Investigation of the Shear Stress Dynamics on Silty Loam Soil and Measurement of Traction-Wheel Slip Relationship of a Tractor Tire

Abstract

The Hohenheim Tire Model (HTM) was developed and validated at the University of Hohenheim. It simulates the specific behavior of large-volume agricultural tires and is used in conjunction with multi-body models of tractors and other agricultural machines. Special focus is placed on driving dynamics and comfort. Currently the HTM is being expanded for implementation on soft soils. Therefor the soil's shear response using Bevameter tests and the relationship traction-wheel slip using a single wheel tester are investigated. In field tests, the effect of shear rate on soil mechanical parameters was examined.

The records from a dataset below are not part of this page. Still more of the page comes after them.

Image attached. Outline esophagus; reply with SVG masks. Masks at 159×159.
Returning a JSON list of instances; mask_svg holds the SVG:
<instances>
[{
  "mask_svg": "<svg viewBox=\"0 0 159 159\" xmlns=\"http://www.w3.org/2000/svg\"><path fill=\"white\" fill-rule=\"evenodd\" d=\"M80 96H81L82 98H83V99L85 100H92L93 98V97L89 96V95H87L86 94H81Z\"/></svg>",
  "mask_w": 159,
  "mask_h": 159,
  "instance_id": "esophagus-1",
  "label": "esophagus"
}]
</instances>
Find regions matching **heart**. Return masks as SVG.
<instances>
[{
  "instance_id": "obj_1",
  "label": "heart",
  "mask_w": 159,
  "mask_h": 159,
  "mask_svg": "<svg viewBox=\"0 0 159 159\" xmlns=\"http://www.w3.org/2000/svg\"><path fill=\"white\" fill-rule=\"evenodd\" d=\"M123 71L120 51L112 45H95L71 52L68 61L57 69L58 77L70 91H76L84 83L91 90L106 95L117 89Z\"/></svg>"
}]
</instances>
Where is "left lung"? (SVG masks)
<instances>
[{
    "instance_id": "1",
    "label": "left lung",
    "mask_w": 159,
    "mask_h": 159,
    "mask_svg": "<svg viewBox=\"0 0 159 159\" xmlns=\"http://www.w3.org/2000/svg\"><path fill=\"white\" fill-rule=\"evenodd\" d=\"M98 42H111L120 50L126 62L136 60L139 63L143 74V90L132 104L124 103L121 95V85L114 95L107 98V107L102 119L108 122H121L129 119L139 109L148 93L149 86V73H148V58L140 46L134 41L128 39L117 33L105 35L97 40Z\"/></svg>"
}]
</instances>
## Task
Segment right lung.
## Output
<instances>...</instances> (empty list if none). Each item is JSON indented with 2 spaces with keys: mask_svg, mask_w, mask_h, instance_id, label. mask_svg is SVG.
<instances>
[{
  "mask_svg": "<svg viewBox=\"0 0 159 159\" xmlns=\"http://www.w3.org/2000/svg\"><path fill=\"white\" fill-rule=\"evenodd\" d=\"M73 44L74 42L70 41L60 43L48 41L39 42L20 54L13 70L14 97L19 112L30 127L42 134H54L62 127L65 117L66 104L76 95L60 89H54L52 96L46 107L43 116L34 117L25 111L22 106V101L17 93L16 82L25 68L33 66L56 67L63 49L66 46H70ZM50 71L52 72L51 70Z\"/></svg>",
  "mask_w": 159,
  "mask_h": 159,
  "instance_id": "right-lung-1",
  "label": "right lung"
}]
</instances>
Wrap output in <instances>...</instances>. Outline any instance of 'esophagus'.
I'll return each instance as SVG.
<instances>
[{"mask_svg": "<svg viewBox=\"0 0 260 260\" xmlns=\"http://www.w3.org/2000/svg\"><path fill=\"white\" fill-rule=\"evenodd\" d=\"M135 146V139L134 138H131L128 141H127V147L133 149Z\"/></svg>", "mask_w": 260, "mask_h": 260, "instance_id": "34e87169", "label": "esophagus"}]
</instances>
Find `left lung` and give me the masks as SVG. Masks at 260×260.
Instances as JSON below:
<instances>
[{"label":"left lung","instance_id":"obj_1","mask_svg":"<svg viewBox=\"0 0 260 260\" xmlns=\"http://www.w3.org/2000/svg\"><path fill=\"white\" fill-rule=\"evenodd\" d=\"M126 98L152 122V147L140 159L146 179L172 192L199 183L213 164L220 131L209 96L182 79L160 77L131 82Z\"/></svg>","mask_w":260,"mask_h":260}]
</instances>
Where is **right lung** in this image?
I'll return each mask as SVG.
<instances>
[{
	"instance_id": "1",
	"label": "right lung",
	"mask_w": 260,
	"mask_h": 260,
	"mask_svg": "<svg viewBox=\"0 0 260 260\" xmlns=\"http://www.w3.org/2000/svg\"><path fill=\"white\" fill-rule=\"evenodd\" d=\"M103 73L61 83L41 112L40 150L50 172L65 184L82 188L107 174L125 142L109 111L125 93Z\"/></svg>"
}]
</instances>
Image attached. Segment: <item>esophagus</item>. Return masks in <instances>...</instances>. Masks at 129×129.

The shear device of the Bevameter was used to conduct experiments in a soil bin with silty loam at eight shear rates and five vertical loads. The Mohr-Coulomb failure criterion was calculated and the measured values were fitted to the Wong-Preston and the Janosi-Hanamoto approaches. The shear stress-shear displacement curves show two different behaviors with respect to shear rate. At high shear rates, the shear stress reaches a peak and then drops to a residual value, which is typical for cohesive soils. At low shear rates, the trend of the curves is exponential, which is typical for granular soils. The cohesion and angle of internal friction values are comparable to those from literature. The angle of internal friction has no correlation with shear rate while the cohesion shows a low correlation. Traction-wheel slip curves for the tractor tire 480/70 R24 with two tire loads (17 and 22 kN) and at 2 km∙h-1 were measured under identical conditions as the shear experiments. For the higher tire load, there is a tendency toward a larger tractive force. The curves of both wheel loads have equal gross traction coefficients. For the prediction of the traction force, the parameters obtained in the shear tests and the method of Wong and Preston-Thomas are used.